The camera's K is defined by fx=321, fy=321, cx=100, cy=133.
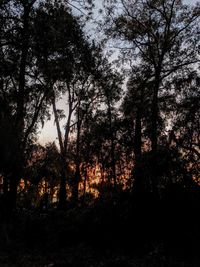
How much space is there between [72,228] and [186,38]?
12.9 metres

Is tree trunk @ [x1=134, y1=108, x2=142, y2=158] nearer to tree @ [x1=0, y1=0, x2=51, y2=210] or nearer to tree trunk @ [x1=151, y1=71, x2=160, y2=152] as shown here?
tree trunk @ [x1=151, y1=71, x2=160, y2=152]

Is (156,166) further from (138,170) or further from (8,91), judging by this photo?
(8,91)

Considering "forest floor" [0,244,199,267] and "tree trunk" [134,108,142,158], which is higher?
"tree trunk" [134,108,142,158]

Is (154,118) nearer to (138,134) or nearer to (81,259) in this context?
(138,134)

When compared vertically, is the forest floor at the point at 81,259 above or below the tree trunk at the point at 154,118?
below

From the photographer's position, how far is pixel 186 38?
763 inches

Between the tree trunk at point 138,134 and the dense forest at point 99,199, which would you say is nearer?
the dense forest at point 99,199

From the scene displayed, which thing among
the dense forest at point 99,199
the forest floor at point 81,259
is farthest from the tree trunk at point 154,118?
the forest floor at point 81,259

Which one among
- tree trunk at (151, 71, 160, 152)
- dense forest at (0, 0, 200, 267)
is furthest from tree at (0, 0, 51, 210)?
tree trunk at (151, 71, 160, 152)

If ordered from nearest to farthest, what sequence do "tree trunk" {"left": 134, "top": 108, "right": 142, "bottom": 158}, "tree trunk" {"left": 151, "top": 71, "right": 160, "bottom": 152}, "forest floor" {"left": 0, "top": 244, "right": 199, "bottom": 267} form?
"forest floor" {"left": 0, "top": 244, "right": 199, "bottom": 267}
"tree trunk" {"left": 151, "top": 71, "right": 160, "bottom": 152}
"tree trunk" {"left": 134, "top": 108, "right": 142, "bottom": 158}

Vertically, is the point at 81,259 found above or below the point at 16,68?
below

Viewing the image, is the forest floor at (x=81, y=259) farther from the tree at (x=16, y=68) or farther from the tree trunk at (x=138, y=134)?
the tree trunk at (x=138, y=134)

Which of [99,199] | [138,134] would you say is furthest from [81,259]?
[138,134]

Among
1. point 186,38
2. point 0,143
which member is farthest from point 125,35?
point 0,143
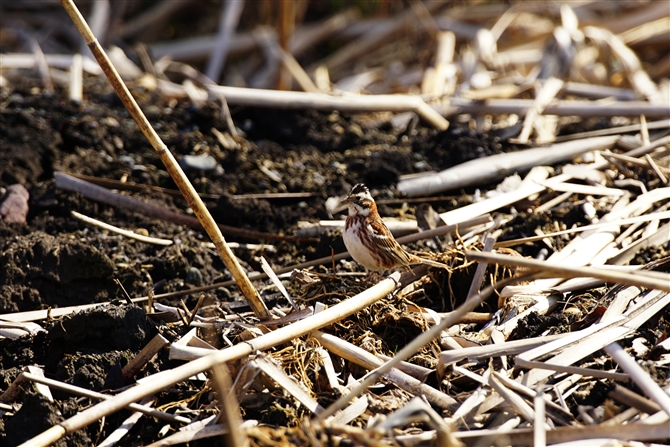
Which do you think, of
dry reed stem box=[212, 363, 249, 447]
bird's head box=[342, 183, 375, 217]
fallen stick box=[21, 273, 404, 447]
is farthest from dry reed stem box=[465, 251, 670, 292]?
bird's head box=[342, 183, 375, 217]

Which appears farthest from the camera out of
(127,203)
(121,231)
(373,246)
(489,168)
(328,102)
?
(328,102)

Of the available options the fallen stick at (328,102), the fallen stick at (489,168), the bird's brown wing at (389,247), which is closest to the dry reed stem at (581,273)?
the bird's brown wing at (389,247)

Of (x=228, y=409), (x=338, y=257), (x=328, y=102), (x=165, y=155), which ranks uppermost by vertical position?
(x=165, y=155)

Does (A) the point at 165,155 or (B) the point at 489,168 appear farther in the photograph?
(B) the point at 489,168

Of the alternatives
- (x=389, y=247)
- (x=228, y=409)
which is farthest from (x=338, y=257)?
(x=228, y=409)

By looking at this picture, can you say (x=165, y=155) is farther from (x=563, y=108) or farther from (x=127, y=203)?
(x=563, y=108)

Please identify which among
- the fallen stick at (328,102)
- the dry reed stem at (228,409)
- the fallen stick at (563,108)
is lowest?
the dry reed stem at (228,409)

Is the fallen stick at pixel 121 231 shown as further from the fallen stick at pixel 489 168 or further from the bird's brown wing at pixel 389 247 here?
the fallen stick at pixel 489 168
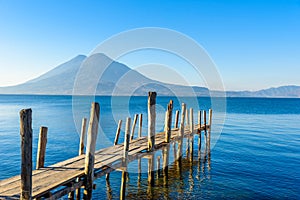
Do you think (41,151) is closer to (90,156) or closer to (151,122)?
(90,156)

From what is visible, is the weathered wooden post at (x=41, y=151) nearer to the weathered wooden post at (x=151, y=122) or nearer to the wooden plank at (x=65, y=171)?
the wooden plank at (x=65, y=171)

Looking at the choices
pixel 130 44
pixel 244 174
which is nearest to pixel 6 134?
pixel 130 44

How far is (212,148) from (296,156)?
22.7ft

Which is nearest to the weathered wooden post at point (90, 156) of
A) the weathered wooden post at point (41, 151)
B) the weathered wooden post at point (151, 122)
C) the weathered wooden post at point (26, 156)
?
the weathered wooden post at point (41, 151)

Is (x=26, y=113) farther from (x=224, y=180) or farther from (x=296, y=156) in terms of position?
(x=296, y=156)

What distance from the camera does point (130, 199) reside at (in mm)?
12938

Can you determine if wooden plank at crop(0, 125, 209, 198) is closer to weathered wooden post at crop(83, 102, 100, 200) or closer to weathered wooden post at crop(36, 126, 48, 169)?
weathered wooden post at crop(83, 102, 100, 200)

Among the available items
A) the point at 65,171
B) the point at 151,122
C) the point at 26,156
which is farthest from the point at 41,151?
the point at 151,122

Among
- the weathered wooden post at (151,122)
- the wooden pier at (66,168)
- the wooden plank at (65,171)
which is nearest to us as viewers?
the wooden pier at (66,168)

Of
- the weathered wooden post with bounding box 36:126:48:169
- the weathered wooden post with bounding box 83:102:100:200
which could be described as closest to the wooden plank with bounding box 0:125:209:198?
the weathered wooden post with bounding box 83:102:100:200

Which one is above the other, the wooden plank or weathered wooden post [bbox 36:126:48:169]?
weathered wooden post [bbox 36:126:48:169]

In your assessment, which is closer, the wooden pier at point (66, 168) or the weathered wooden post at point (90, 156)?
the wooden pier at point (66, 168)

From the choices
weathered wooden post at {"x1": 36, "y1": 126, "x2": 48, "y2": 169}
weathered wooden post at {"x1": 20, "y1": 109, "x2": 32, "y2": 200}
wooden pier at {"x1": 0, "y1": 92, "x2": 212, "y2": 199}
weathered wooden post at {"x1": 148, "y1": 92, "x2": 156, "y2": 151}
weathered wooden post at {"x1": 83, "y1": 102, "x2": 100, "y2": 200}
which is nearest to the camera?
weathered wooden post at {"x1": 20, "y1": 109, "x2": 32, "y2": 200}

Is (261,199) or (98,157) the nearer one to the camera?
(98,157)
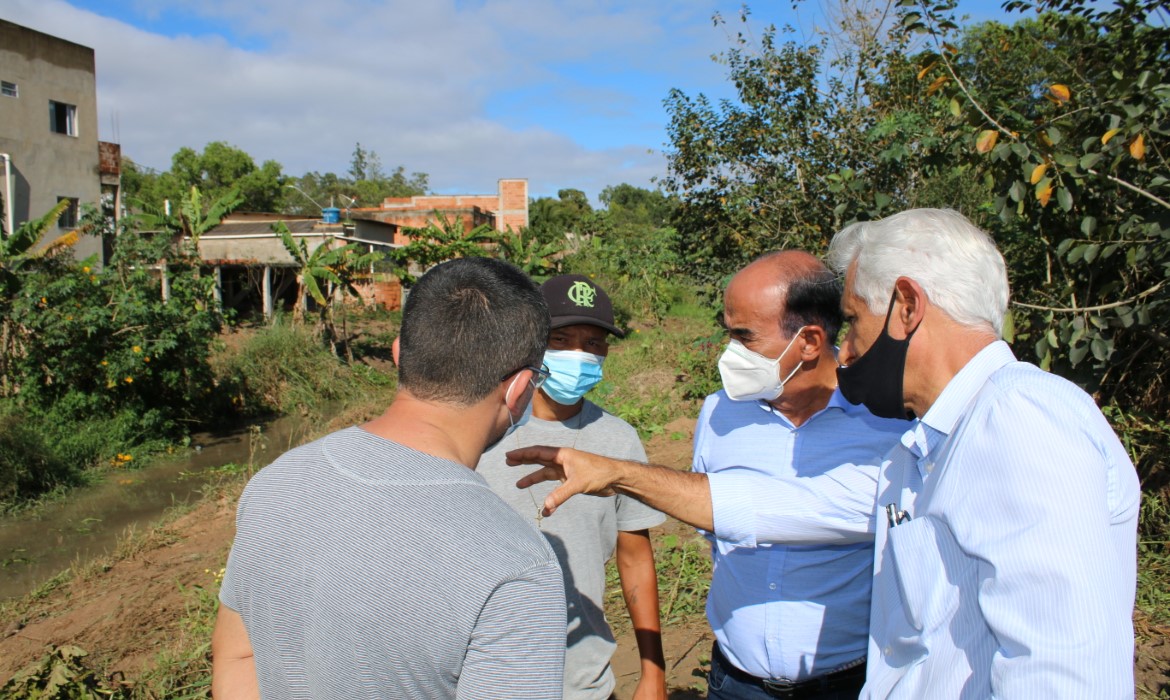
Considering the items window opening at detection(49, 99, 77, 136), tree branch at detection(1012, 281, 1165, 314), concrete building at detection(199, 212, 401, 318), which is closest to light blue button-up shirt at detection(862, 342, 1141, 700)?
tree branch at detection(1012, 281, 1165, 314)

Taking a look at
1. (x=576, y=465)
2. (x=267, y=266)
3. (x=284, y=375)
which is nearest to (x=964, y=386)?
(x=576, y=465)

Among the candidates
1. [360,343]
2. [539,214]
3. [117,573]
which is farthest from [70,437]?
[539,214]

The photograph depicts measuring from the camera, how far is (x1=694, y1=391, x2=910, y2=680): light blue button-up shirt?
6.41 ft

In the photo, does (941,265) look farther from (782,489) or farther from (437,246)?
(437,246)

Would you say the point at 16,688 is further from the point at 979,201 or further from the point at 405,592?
the point at 979,201

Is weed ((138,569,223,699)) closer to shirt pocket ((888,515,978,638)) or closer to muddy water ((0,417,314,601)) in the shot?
muddy water ((0,417,314,601))

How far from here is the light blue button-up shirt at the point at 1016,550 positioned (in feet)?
3.69

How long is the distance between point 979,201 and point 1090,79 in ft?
13.4

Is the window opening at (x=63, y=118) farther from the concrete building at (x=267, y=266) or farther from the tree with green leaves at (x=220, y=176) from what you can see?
the tree with green leaves at (x=220, y=176)

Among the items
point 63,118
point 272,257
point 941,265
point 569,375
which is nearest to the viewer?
point 941,265

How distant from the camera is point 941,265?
5.01 feet

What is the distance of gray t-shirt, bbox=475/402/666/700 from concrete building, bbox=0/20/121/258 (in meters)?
23.1

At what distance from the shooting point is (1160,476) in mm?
4559

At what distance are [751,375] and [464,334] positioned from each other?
1.19 metres
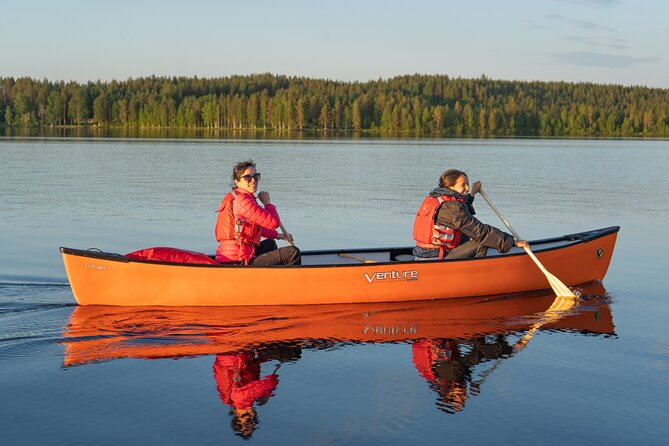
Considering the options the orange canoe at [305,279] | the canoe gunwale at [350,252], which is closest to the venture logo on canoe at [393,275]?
the orange canoe at [305,279]

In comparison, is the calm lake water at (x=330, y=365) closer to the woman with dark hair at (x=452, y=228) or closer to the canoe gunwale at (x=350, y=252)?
the canoe gunwale at (x=350, y=252)

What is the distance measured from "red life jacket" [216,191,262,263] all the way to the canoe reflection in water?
786mm

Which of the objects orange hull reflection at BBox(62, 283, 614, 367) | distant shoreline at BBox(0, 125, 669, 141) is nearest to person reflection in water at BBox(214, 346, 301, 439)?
orange hull reflection at BBox(62, 283, 614, 367)

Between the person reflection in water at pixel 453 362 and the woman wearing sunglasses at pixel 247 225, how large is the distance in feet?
7.24

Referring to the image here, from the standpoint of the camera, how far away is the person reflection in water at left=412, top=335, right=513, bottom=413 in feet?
22.1

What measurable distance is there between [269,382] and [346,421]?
3.56ft

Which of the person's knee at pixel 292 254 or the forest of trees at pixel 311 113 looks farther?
the forest of trees at pixel 311 113

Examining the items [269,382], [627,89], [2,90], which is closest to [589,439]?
[269,382]

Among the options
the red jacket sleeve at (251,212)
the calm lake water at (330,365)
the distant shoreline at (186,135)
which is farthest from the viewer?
the distant shoreline at (186,135)

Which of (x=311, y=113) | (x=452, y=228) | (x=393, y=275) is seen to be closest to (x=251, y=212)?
(x=393, y=275)

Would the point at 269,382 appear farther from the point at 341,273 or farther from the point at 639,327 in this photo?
the point at 639,327

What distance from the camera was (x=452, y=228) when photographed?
10141 millimetres

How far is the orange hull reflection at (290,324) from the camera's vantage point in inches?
314

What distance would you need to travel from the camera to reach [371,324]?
30.1 feet
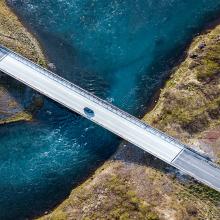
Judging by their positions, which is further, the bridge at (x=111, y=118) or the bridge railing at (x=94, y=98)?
the bridge railing at (x=94, y=98)

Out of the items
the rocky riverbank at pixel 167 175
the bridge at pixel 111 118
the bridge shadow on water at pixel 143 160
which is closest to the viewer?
the rocky riverbank at pixel 167 175

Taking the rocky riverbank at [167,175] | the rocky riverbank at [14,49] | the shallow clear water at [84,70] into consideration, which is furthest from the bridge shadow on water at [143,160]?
the rocky riverbank at [14,49]

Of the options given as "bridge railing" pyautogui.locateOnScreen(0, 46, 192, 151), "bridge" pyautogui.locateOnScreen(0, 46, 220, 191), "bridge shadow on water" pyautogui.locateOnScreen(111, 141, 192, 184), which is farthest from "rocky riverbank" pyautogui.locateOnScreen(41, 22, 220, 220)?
"bridge railing" pyautogui.locateOnScreen(0, 46, 192, 151)

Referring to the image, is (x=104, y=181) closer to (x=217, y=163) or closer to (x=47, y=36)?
(x=217, y=163)

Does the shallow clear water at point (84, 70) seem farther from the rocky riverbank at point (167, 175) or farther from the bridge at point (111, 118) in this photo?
the rocky riverbank at point (167, 175)

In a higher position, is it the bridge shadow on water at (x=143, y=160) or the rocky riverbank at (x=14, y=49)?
the bridge shadow on water at (x=143, y=160)

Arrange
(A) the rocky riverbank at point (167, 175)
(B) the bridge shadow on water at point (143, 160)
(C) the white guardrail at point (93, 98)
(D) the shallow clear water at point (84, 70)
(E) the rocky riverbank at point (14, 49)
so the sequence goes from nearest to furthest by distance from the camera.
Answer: (A) the rocky riverbank at point (167, 175)
(B) the bridge shadow on water at point (143, 160)
(D) the shallow clear water at point (84, 70)
(C) the white guardrail at point (93, 98)
(E) the rocky riverbank at point (14, 49)
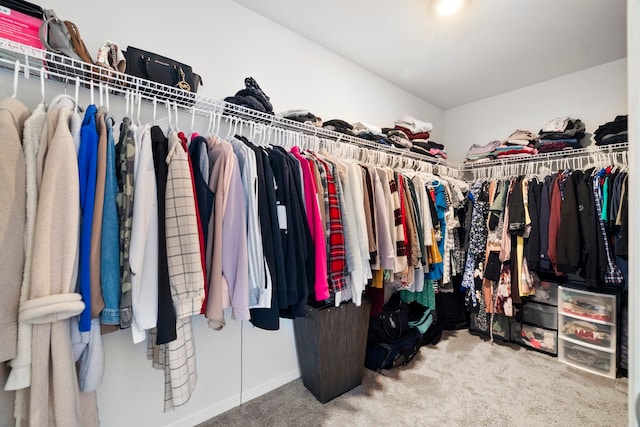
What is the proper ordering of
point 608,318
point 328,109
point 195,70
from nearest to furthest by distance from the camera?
point 195,70 → point 608,318 → point 328,109

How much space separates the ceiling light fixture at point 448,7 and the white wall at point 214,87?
838 mm

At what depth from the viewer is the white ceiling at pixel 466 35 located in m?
1.76

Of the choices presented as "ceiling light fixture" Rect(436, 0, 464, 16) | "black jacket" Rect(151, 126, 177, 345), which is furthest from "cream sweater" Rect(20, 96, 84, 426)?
"ceiling light fixture" Rect(436, 0, 464, 16)

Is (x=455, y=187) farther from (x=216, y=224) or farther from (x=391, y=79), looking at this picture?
(x=216, y=224)

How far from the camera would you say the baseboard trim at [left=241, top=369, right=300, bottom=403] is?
1739 mm

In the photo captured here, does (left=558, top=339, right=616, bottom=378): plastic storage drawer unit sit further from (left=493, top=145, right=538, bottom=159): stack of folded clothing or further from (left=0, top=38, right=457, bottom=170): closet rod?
(left=0, top=38, right=457, bottom=170): closet rod

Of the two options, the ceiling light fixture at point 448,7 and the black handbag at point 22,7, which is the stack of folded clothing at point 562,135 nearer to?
the ceiling light fixture at point 448,7

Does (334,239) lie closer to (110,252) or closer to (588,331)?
(110,252)

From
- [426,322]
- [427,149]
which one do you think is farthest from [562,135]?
[426,322]

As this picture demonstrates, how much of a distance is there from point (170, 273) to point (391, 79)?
8.84 feet

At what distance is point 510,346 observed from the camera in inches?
97.1

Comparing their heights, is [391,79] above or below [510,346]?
above

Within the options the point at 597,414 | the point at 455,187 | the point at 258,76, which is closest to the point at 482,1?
the point at 455,187

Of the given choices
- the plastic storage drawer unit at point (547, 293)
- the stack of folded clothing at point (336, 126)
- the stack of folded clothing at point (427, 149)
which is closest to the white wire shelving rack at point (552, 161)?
the stack of folded clothing at point (427, 149)
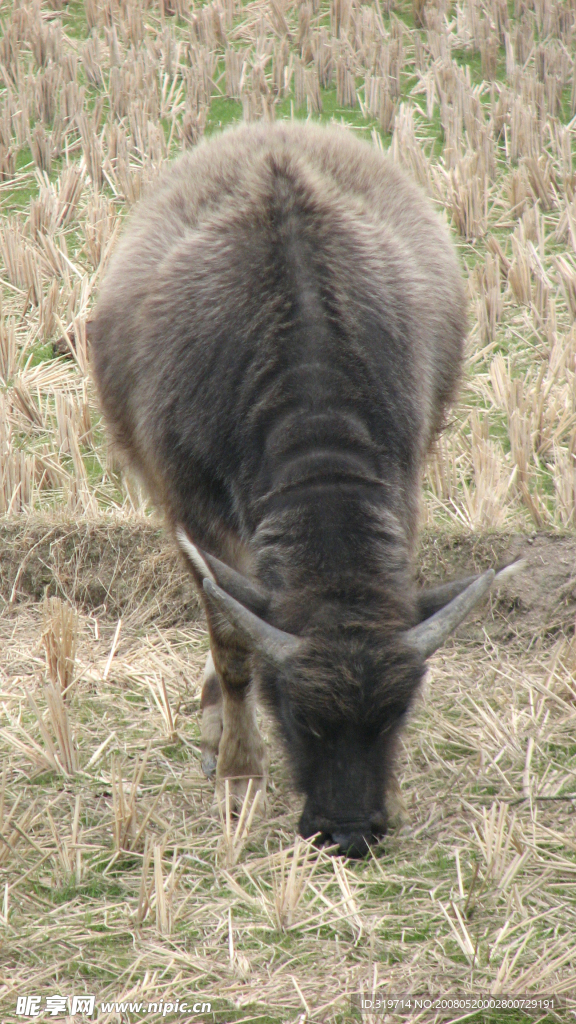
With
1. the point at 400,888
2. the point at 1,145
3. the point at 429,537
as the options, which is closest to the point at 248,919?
the point at 400,888

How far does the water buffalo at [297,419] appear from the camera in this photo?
9.05 feet

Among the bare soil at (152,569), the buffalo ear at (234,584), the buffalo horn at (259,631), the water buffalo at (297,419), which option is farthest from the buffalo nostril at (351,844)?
the bare soil at (152,569)

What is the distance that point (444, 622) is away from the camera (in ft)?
9.05

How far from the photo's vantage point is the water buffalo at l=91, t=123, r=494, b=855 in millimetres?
2760

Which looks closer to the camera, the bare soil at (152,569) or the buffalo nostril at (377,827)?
the buffalo nostril at (377,827)

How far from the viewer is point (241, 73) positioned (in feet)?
27.1

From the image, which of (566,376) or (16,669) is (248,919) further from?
(566,376)

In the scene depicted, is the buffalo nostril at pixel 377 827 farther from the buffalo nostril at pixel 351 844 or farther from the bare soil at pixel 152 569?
the bare soil at pixel 152 569

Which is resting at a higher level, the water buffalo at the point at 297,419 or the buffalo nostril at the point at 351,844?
the water buffalo at the point at 297,419

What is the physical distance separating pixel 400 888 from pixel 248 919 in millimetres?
451

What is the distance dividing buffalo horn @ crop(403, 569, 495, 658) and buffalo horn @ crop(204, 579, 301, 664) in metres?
0.32

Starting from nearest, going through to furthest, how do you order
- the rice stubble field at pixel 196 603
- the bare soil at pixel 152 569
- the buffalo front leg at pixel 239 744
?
the rice stubble field at pixel 196 603 → the buffalo front leg at pixel 239 744 → the bare soil at pixel 152 569

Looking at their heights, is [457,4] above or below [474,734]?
above

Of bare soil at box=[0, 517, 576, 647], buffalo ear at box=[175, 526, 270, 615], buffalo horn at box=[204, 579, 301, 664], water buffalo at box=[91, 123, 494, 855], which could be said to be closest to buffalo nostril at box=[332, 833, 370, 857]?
water buffalo at box=[91, 123, 494, 855]
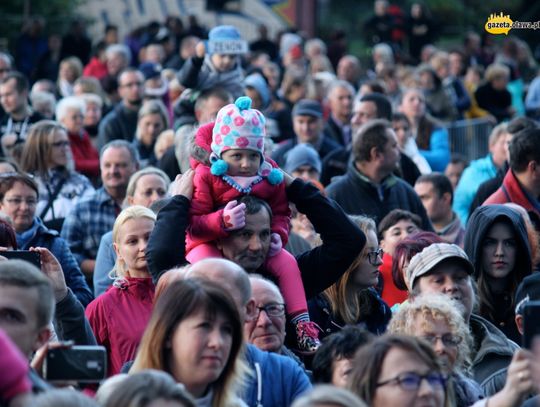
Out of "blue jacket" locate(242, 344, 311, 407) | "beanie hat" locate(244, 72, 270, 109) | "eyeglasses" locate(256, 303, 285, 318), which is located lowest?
"blue jacket" locate(242, 344, 311, 407)

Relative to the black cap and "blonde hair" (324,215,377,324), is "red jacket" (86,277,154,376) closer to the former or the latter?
"blonde hair" (324,215,377,324)

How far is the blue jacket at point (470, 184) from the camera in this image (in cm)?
1289

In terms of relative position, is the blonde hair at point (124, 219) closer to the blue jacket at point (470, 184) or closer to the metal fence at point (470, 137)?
the blue jacket at point (470, 184)

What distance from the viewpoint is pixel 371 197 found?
11.1 m

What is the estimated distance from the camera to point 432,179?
12078 millimetres

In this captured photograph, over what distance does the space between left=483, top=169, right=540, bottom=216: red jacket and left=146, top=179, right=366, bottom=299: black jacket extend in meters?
2.77

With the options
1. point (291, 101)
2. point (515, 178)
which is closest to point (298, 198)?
point (515, 178)

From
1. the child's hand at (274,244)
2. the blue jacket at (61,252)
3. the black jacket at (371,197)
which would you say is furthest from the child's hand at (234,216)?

# # # # # # #

Take the line containing "What is the distance dividing" and every line after it up to the end of the data, and write them out exactly, without the pictures.

=== Problem solution ===
What is the distance dividing buffalo horn @ crop(403, 569, 495, 658) and buffalo horn @ crop(204, 579, 301, 664) in metres?
0.32

Starting from nearest, going through to furthest, how do you order
- the rice stubble field at pixel 196 603
- the bare soil at pixel 152 569
- the buffalo front leg at pixel 239 744
?
the rice stubble field at pixel 196 603 → the buffalo front leg at pixel 239 744 → the bare soil at pixel 152 569

Looking at their heights, is [457,4] above or below [474,734]?
above

Of bare soil at box=[0, 517, 576, 647], buffalo ear at box=[175, 526, 270, 615], buffalo horn at box=[204, 579, 301, 664], water buffalo at box=[91, 123, 494, 855], which could be said to be closest to buffalo nostril at box=[332, 833, 370, 857]?
water buffalo at box=[91, 123, 494, 855]
Out of "blue jacket" locate(242, 344, 311, 407) | "beanie hat" locate(244, 72, 270, 109) | "eyeglasses" locate(256, 303, 285, 318), which is located lowest?
"blue jacket" locate(242, 344, 311, 407)

Relative to the black cap and "blonde hair" (324,215,377,324), is "red jacket" (86,277,154,376) closer to the former or the latter?
"blonde hair" (324,215,377,324)

How far is the blue jacket at point (470, 184) from the camera in this image (in cm)?
1289

In terms of relative position, is the blonde hair at point (124, 219) closer to the blue jacket at point (470, 184) or closer to the metal fence at point (470, 137)?
the blue jacket at point (470, 184)

What distance from the viewpoint is pixel 371 197 found?
11.1 m

What is the estimated distance from the camera to point 432,179?
12078 millimetres

In this captured photograph, over what distance does the space between left=483, top=169, right=540, bottom=216: red jacket and left=146, top=179, right=366, bottom=299: black jacket extend in meters?
2.77

With the options
1. point (291, 101)
2. point (515, 178)
which is closest to point (298, 198)?
point (515, 178)

From
1. the child's hand at (274,244)
2. the blue jacket at (61,252)
3. the black jacket at (371,197)
which would you say is furthest from the child's hand at (234,216)?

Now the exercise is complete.